Jika Anda berada di bawah hujan deras sepanjang waktu atau hujan turun sedikit lebih deras, Anda tetaplah basah kuyup.
Pemaparan rumusan masalah itu disampaikan dalam Prosiding Association of Computing Machinery (ACM) Human Factors in Computing oleh Ioannis Pavlidis, Profesor Ilmu Komputer dan Direktur dari the Affective and Data Computing Laboratory UH. Berdasarkan kesepakatan, penelitian itu memantau 10 peneliti saat bekerja di kantor dalam dua hari menjelang deadline dan pada hari tanpa deadline.
”Ini adalah penelitian yang tidak mudah. Mungkin saya menggunakan perumpamaan seperti ini, jika Anda berada di bawah hujan deras sepanjang waktu atau hujan turun sedikit lebih deras, Anda tetaplah basah kuyup. Jadi, pemodelan ini menunjukan pengaruh deadline terhadap perilaku para peneliti saat bekerja,” kata Pavlidis dalam Sciencedialy.com.

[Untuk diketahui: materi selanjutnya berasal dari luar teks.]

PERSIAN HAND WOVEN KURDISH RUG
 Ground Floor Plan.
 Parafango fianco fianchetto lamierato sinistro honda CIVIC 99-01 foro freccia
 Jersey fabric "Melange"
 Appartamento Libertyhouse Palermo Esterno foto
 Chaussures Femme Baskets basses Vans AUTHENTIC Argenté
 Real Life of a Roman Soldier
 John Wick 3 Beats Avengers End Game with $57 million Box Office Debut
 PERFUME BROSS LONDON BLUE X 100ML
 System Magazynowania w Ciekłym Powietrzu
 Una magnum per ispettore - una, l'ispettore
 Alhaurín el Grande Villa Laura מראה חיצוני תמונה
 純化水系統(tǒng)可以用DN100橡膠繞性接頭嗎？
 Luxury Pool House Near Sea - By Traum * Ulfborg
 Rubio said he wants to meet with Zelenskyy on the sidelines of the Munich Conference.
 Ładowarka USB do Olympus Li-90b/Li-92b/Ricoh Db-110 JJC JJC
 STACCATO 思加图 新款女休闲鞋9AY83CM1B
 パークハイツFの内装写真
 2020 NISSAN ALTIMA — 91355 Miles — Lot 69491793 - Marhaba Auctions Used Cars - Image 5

Melalui kamera tersembunyi, wajah para peneliti, ekspresi wajahnya, serta gestur terekam sepanjang mereka bekerja. Aktivasi simpatik para peserta diukur setiap detik melalui kuantifikasi tingkat keringat perinasal yang dicitrakan.
Dengan menerapkan permodelan data tingkat lanjut, tim menemukan bahwa para peneliti mengalami aktivasi simpatik atau kondisi tertekan yang tinggi saat bekerja dan menunjukkan ekspresi tertantang selama ratusan jam dalam rekaman. Yang mengejutkan lagi, aktivasi simpatik yang tinggi ini tetap sama, baik dengan maupun tanpa deadline.
Kondisi tertekan
Selain itu, penelitian ini juga menemukan aktivasi simpatik atau kondisi tertekan yang semakin meningkat saat orang menggunakan gawainya secara berlebihan dan membaca atau menulis secara produktif. Pada faktor pertama, kecanduan gawai telah mengubah perilaku manusia secara keseluruhan.
Kemudian, faktor kedua merupakan bagian yang tak terlepas dari penelitian dan tak dapat dihindari. Bagaimanapun juga, para peneliti secara otomatis seperti mengatur peningkatan aktivasi simpatik mereka secara naluriah untuk menyesuaikan frekuensi istirahat fisik.
Selanjutnya, rata-rata para peneliti akan mengambil satu kali istirahat fisik setiap dua jam. Data analisis awal juga menunjukkan, setiap peningkatan 50 persen dalam aktivasi simpatik atau kondisi tertekan, frekuensi untuk beristirahat meningkat sebanyak dua kali lipat sehingga batas-batas kerja kognitif di bawah tekanan turut meningkat.
”Dalam studi ini, kami tidak hanya memberikan wawasan baru tentang perilaku peneliti, tetapi juga menantang beberapa pandangan umum tentang deadline. Kami juga berharap agar studi naturalistik semacam ini dapat berkembang di berbagai bidang untuk menantang salah kaprah yang kerap kita yakini dalam banyak hal,” tutur Pavlidis.
Hasil akhir pada penelitian ini menunjukkan bahwa tenggat waktu secara signifikan tidak menambah beban simpatik para peneliti. Terlepas dari deadline, aktivasi simpatik para peneliti sangat terkait dengan intensitas mereka membaca dan menulis, tingkat penggunaan gawai, serta frekuensi istirahat fisik.